Efficiency simply means greater output and lesser waste for a given quantity of input. Efficient organizations are asset light and more leveraged, relative to peers — features that seemingly make them less resilient. They appear to have fewer reserves to draw on when the rains fail. But being asset light really means you are carrying less excess baggage when you need to move quickly; it does not mean that you have shed yourself of the essential baggage. Companies, like would-be dieters, often get this wrong in their quest to being lean. Similarly, being more leveraged than your peers means you can do more with less capital, which can be hugely advantageous when capital is scarce, as during a crisis. The key is to assume only as much leverage as you need to operate at efficient scale and scope, and not to assume leverage to pay out dividends or bonuses, as several banks did before the last financial crisis.

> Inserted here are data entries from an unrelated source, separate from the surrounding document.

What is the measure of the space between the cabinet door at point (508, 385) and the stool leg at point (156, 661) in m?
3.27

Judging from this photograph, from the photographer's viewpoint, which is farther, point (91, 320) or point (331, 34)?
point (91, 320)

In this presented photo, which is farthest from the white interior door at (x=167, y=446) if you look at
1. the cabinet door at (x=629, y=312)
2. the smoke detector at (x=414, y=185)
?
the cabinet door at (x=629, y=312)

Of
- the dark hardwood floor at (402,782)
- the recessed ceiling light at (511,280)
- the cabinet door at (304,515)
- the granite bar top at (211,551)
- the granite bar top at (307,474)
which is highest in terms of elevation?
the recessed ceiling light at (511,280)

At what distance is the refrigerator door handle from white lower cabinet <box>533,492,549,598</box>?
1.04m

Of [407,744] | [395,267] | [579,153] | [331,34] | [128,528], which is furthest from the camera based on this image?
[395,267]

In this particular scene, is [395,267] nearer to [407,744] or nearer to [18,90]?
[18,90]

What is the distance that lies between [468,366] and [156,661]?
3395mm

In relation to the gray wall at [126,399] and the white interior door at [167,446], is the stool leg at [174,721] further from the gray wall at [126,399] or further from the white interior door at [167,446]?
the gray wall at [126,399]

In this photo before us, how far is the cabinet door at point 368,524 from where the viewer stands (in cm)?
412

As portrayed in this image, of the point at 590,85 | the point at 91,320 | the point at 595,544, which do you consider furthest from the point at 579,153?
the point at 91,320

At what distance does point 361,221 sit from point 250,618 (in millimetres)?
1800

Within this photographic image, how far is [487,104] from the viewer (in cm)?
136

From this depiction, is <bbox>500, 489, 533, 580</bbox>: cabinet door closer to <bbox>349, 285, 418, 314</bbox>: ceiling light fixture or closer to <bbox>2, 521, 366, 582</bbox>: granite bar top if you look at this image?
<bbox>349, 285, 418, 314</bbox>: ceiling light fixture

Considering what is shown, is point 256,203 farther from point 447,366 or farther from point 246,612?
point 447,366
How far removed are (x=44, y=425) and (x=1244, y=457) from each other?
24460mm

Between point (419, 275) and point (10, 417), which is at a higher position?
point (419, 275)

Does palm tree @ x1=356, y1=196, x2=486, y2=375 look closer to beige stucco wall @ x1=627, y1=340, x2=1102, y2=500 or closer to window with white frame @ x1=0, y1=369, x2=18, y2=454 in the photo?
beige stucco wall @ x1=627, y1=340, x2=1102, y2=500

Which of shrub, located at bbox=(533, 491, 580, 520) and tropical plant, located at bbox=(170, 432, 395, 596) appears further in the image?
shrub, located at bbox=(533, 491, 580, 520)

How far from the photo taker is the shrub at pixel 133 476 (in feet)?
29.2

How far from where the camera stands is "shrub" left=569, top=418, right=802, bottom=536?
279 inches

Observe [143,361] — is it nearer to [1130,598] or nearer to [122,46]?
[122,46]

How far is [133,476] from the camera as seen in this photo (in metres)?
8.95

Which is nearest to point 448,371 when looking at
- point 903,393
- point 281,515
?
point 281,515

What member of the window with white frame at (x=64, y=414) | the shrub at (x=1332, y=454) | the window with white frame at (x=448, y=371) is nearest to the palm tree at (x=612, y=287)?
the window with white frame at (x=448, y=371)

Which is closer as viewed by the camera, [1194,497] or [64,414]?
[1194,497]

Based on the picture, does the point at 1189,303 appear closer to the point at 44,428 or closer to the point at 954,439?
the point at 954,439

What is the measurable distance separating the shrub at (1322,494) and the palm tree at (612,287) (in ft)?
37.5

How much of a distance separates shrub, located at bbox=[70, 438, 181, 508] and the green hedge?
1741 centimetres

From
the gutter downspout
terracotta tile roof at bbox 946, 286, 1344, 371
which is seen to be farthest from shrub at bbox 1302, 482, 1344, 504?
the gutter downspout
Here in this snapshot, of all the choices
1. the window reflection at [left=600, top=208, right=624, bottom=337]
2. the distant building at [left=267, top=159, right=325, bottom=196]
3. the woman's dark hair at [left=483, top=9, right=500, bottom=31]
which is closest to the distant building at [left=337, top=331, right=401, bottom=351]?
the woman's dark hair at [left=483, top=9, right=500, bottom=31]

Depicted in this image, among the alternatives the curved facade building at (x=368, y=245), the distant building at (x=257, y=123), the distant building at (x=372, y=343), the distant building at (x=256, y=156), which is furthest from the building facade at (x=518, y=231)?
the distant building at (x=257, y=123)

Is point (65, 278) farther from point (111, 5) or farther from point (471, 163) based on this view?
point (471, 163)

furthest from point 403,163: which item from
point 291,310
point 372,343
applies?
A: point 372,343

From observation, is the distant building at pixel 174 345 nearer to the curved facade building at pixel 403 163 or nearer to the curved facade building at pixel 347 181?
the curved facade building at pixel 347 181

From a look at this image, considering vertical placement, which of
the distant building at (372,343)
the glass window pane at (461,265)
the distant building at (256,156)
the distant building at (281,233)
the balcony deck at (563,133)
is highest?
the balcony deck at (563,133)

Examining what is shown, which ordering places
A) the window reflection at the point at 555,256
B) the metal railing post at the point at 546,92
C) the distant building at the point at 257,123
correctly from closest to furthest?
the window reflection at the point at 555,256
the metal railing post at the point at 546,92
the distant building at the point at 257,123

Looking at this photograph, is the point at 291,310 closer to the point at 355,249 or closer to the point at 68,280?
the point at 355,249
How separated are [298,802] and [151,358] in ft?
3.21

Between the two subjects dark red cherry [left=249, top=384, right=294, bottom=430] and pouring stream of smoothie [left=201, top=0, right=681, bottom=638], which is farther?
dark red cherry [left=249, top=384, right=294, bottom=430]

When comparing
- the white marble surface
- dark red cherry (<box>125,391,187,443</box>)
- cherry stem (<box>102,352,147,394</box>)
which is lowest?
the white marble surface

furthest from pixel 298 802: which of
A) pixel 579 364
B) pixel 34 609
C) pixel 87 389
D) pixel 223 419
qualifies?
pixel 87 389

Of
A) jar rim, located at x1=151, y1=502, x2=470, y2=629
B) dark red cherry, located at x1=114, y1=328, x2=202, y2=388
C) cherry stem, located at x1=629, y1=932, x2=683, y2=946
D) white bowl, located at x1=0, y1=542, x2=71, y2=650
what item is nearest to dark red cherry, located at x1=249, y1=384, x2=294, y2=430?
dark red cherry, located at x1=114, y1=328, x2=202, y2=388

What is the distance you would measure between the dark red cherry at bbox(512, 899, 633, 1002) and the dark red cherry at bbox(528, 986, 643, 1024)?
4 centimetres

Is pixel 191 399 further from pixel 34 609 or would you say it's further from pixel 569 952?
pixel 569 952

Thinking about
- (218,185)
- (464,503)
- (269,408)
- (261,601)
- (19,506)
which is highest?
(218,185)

Prudent accounting balances the forces that drive a business to be efficient and resilient by helping a company stay asset light and forcing it to write off dud projects as their losses become apparent, even in otherwise good times. Such a company is thus less likely to throw good money after bad, lowering waste in the company and in the economy. And, when bad times hit, the company is less prone to be carrying unwanted costs, a huge relief for everyone, including the taxpayer.
Likewise, when a prudent company raises debt, it does so despite the downward bias in its accounts — so that debt is safer, in that it sits on a more conservative cushion. This makes the company and its creditor less likely to fail when a crisis hits.
And finally, by being prudent in good times, the company has recognized losses earlier, and attenuated the scale of its dividend and bonus payouts. This means there’s more of buffer in retained capital to weather it through a crisis.
Getting Back to Prudence
Prudence is both a regulatory principle and a managerial state of mind. To bring back prudence into accounting thus requires two layers of action. First, the U.S. Securities & Exchange Commission (and its equivalents worldwide) should mandate that any new accounting standards — and indeed any accounting standards issued since about 2000 — meet the prudence test. Put differently those standards should require objective evidence before companies can book gains (or avoid losses) on the basis of expected future profits.
Second, boards and auditors should exercise greater skepticism when approving CEO and CFO judgments on highly discretionary items such as capitalizing intangibles and avoiding goodwill charge-offs. In anticipating such pushback, senior management will then impose their own higher standards in making these decisions, resulting in higher quality balance-sheets.
Prudence in accounting practice has been around since at least the 1400s, and by the late 19th century and the advent of modern capitalism, it was already a well-developed and widely regarded principle. We foolishly abandoned this history quite recently, but two major financial crises and trillions in bailouts later, we must reclaim it.